The group said that that the quarter was characterised by continued inflation, rising costs and a decline in out-of-home consumption in many countries due to weather conditions.
Adjusted EBITDA for the period came in at €332 million, a decline from €441 million in the same period last year, mainly due to the the expiry of post-transaction effects (primarily Real) and licence revenues from the partnership with Wumei, the group said.
In the first nine months of the year, sales were up 4.1%, to €22.65 billion, Metro noted.
In its home market of Germany, sales were up 1.9% in the quarter, despite a 'restrained' HoReCa business in April and May, Metro said.
In the West segment, sales were up 1.6%, driven largely by France and Spain, while in the East segment, sales were up 4.2% in local currency – – as a result of negative exchange rates, particularly in Türkiye, reported sales decreased by 8.6%.
In the Others segment, which includes its Metro Markets business, sales nearly doubled, from €31 million in the third quarter of last year to €60 million this year.

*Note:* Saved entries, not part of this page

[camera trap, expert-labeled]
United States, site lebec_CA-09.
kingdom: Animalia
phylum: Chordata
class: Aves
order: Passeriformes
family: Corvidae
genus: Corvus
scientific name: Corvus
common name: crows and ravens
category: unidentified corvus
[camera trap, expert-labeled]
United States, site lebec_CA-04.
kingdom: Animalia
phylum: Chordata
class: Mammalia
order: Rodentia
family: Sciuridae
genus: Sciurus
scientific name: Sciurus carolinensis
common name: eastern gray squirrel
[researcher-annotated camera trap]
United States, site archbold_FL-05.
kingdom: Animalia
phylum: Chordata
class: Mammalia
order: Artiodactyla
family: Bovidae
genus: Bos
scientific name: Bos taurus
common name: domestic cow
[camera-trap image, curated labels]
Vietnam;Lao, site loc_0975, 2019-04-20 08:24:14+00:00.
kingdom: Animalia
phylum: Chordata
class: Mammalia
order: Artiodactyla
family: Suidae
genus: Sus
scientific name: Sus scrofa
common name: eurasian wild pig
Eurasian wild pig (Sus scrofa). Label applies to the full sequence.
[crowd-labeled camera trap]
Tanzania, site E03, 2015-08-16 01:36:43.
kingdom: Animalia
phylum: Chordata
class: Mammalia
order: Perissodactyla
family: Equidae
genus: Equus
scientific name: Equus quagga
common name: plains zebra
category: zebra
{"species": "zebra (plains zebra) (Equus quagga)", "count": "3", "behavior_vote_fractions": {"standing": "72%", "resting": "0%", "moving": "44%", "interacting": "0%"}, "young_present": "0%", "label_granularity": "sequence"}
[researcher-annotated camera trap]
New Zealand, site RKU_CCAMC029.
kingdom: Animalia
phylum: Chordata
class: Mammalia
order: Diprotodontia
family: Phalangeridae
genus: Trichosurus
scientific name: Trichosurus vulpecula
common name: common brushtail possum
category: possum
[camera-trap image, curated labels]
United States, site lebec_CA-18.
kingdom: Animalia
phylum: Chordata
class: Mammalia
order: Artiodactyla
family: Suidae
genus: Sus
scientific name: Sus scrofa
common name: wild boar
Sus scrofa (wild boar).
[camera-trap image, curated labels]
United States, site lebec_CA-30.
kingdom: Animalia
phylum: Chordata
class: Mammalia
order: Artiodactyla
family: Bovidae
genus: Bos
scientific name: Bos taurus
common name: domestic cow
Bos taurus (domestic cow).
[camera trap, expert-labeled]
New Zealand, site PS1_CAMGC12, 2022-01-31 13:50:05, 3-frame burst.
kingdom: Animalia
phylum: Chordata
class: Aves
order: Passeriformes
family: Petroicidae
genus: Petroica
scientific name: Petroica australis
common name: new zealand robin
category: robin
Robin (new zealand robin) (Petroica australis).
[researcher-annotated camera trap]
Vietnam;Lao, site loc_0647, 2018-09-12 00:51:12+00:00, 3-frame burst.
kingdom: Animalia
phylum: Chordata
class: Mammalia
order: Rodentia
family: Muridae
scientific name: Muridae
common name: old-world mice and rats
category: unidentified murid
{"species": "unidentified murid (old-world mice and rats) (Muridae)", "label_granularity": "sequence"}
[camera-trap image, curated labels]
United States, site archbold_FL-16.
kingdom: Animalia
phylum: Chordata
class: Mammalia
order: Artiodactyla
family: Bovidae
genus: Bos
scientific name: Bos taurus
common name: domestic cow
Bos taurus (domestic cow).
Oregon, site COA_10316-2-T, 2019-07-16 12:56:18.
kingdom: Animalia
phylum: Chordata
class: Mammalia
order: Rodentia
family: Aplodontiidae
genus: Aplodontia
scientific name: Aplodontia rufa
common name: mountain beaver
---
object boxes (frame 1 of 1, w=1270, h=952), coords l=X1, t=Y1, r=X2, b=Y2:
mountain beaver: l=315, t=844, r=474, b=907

'Challenging Market Environment'
“We continued our growth journey in Q3 2023 despite a challenging market environment as well as a strong quarter last year," commented Dr Steffen Greubel, CEO of Metro AG.
Greubel, who recently saw his contract extended for another five years, added that the cash-and-carry operator is growing both its delivery and digital businesses, and is seeing "good progress" in terms of the wholesale transformation of its outlets.
"This includes optimising our assortment as well as expanding our volume-based pricing model ‘buy more, pay less’ and strengthening delivery out of stores," he said.
"The goal is to further develop our stores into efficient warehouses and logistics platforms to ensure an optimal interaction between store-based business and delivery, as well as between stores and depots, and thus achieve our ambitious goals in the delivery business."